1. Engage with academic matters
Engage with academic matters at each meeting and at other opportunities with staff and students throughout the year. Ask the governing body secretary or clerk to provide a brief summary of the year's coverage of teaching and learning assurance. Do not leave your engagement to the meeting which receives the annual assurance report to the governing body. Your institution’s calendar may well need to change to accommodate the business that the governing body and others need to deal with to ensure this matter is addressed in a timely manner.
2. Constructively challenge the advice and information you receive
The foundation of effective governance is mutual trust, respect and honesty – nevertheless, good governance requires that you constructively challenge the advice and information you receive from the head of institution on academic quality – and the advice and information you receive from the academic board or senate – which is operating under your delegated authority.
3. Consider opportunities to improve
Consider opportunities to strengthen and improve the quality of dialogue and interchange between your governing body and academic board or senate.
4. Consider advice from different perspectives
Consider advice from management alongside what students and staff are telling you, both governing body members and others. Remember that the student population will be diverse and that it will be important to hear what different groups feel about the institution: student representatives at governing bodies are often undergraduates but the postgraduate experience may be rather different.
5. Ensure that academic assurance is comprehensive
Ensure that academic assurance is comprehensive over the range of institutional provision. In this first year, good work has been done looking at the full-time undergraduate offer. Moving forward governors will want to consider getting assurance on all forms of provision – such as collaborative arrangements (both in the UK and internationally), postgraduate and part-time provision, and where appropriate, research degree activity. There are likely to be reviews of these areas of activity which governing bodies can see or be made aware of, perhaps by exception.
6. Consider your internal information alongside external/independent sources
Consider the information you receive internally alongside that from external/independent sources, e.g. from the institution's TEF submission and award, QAA or other reviews, accrediting bodies and external examiners. One potentially informative indicator could involve data from the Office of the Independent Adjudicator about unresolved student complaints.
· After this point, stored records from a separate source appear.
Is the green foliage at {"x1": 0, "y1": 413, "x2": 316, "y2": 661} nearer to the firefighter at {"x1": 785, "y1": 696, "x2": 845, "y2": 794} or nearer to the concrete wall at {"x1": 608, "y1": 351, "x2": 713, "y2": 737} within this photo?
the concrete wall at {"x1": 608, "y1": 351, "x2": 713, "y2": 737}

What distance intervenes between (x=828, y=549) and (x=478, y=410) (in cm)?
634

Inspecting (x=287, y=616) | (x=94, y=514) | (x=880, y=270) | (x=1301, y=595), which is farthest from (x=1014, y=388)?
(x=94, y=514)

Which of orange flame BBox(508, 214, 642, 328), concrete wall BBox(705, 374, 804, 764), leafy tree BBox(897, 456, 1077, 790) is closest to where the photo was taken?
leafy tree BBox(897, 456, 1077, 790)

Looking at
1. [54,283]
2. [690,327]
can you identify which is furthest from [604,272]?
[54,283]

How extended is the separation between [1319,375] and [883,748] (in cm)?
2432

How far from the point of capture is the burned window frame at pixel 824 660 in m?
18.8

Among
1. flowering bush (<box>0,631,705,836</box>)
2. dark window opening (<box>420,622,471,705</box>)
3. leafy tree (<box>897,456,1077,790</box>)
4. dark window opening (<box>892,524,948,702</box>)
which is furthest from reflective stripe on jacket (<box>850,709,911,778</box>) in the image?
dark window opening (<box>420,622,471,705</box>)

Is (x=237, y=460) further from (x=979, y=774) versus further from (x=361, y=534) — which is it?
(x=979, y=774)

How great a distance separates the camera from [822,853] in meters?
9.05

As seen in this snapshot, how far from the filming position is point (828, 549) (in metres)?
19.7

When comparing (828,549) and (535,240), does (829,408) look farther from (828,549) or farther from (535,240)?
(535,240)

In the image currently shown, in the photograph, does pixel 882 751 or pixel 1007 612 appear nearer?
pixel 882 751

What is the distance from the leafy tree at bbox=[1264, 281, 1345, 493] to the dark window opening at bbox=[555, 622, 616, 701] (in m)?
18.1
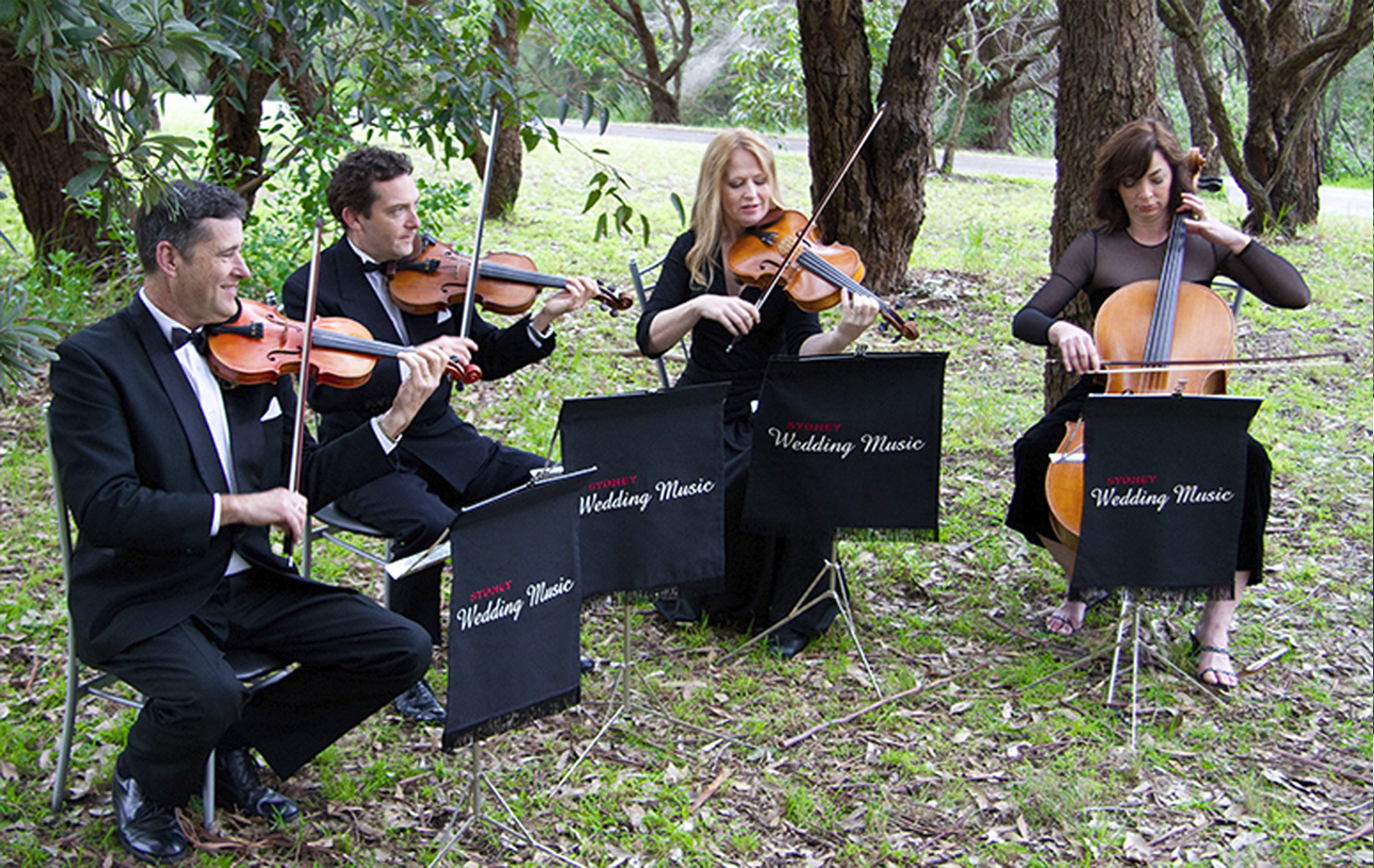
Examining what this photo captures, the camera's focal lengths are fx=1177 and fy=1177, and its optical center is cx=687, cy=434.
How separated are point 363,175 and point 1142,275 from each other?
2419mm

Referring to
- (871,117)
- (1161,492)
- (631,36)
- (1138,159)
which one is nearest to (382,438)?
(1161,492)

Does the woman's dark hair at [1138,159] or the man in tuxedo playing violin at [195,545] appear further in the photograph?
the woman's dark hair at [1138,159]

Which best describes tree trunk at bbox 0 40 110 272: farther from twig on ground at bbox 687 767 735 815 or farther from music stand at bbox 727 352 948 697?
twig on ground at bbox 687 767 735 815

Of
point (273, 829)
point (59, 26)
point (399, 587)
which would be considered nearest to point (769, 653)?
point (399, 587)

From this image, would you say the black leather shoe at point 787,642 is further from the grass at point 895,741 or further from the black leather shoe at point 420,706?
the black leather shoe at point 420,706

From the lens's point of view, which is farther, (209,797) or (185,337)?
(209,797)

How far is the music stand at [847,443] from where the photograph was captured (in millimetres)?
3373

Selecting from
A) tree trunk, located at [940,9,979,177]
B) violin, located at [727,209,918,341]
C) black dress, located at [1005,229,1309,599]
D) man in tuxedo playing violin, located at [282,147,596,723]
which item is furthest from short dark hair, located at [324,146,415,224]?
tree trunk, located at [940,9,979,177]

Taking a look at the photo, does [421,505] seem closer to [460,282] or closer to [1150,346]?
[460,282]

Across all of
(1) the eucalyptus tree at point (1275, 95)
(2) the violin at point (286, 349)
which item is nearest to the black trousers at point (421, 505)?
(2) the violin at point (286, 349)

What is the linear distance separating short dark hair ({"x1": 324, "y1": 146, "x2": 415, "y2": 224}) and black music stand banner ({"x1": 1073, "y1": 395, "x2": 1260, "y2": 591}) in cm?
207

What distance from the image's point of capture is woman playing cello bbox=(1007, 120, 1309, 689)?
360 centimetres

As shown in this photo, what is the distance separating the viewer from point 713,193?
3.86 m

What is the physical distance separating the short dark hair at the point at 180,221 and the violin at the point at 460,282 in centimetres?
91
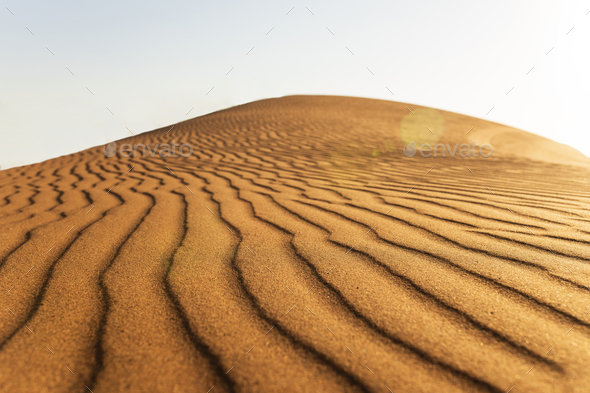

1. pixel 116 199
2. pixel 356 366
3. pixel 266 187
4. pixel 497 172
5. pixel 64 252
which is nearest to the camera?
pixel 356 366

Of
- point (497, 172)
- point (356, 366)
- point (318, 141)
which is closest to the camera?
point (356, 366)

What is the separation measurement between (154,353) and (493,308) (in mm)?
1064

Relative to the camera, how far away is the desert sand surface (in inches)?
33.1

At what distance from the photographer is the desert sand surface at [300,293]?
0.84 meters

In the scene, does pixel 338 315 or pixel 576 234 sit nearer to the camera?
pixel 338 315

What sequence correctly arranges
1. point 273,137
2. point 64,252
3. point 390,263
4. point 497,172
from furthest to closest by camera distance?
point 273,137 < point 497,172 < point 64,252 < point 390,263

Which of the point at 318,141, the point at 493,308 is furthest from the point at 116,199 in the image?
the point at 318,141

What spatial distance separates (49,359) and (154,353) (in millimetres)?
296

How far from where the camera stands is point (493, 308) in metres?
1.05

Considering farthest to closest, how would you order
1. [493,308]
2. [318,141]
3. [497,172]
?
1. [318,141]
2. [497,172]
3. [493,308]

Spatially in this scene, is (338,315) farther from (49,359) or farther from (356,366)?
(49,359)

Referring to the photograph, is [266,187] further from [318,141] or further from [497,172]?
[318,141]

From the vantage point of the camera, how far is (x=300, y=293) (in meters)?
1.20

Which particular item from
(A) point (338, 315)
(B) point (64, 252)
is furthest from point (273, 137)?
(A) point (338, 315)
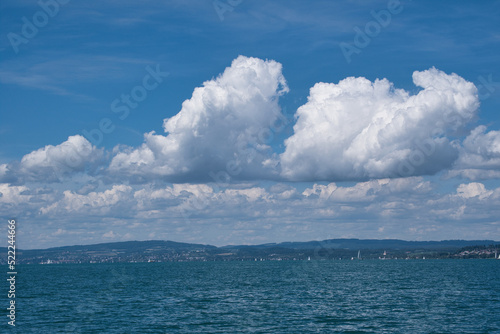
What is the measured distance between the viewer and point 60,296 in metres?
130

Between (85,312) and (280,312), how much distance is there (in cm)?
3583

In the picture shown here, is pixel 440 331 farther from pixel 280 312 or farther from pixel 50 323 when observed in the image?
pixel 50 323

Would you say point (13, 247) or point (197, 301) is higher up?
point (13, 247)

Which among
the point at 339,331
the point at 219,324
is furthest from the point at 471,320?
the point at 219,324

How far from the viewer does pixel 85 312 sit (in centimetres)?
9662

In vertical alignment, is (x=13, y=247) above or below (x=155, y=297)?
above

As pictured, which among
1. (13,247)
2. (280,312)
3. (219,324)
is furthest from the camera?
(280,312)

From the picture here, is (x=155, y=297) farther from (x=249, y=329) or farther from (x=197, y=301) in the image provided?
(x=249, y=329)


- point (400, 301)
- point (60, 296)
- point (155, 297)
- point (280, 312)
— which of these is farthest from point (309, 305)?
point (60, 296)

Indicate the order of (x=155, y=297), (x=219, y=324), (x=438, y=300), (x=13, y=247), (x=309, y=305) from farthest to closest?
1. (x=155, y=297)
2. (x=438, y=300)
3. (x=309, y=305)
4. (x=219, y=324)
5. (x=13, y=247)

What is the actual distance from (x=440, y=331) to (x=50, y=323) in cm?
5899

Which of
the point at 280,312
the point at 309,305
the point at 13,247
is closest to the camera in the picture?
the point at 13,247

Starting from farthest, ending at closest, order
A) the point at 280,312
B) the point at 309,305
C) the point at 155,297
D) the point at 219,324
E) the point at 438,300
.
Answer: the point at 155,297 → the point at 438,300 → the point at 309,305 → the point at 280,312 → the point at 219,324

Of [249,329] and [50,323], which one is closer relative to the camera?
[249,329]
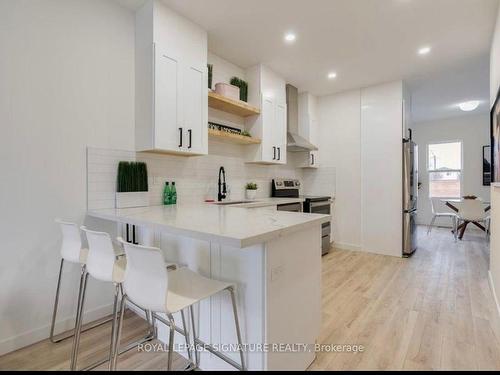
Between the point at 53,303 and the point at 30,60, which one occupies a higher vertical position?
the point at 30,60

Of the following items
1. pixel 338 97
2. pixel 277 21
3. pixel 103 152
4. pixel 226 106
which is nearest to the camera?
pixel 103 152

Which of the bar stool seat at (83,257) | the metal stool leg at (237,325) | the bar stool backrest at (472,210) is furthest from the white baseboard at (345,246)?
the bar stool seat at (83,257)

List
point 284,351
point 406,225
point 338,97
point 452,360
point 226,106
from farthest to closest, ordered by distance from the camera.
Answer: point 338,97
point 406,225
point 226,106
point 452,360
point 284,351

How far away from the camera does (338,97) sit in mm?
4480

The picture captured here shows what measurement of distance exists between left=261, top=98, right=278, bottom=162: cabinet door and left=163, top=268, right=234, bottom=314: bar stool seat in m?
2.25

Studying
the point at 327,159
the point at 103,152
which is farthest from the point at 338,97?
the point at 103,152

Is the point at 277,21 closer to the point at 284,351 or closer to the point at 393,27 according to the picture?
the point at 393,27

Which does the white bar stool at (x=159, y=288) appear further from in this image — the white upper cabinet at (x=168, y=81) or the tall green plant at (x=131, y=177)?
the white upper cabinet at (x=168, y=81)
This can be evaluated against internal data on the overall number and types of complaint.
7. Seek out the views of experienced peers
Seek out the views of any of your fellow Governors who have experience of higher education, but do not rely solely on these as all Governors should take an interest in these matters.
8. Pay attention to key data
Pay attention to year on year key data sets that relate to the student experience, noting where the institution sits against benchmarks, such as:
i. recruitment and average undergraduate tariff entry points
ii. drop-out rates and non-submission rates for research students
iii. degree classifications
iv. overall student satisfaction from NSS results and the results of postgraduate taught and research experience surveys
v. performance in the Teaching Excellence Framework (TEF)
9. Make use of annual reports
As set out in the funding bodies’ specifications for annual assurance; require and scrutinise an annual report from management and/or the academic board or senate summarising the above key points.
10. Ensure that you are compliant with funding bodies’ assurance requirements
Overall, ensure that you have obtained information from all available sources and taken the time to consider it carefully, seeking advice where appropriate, and working in partnership with the head of institution as he or she manages academic operations. Take care to ensure that your board complies with the funding bodies’ assurance requirements and engages fully with annual and periodic review processes.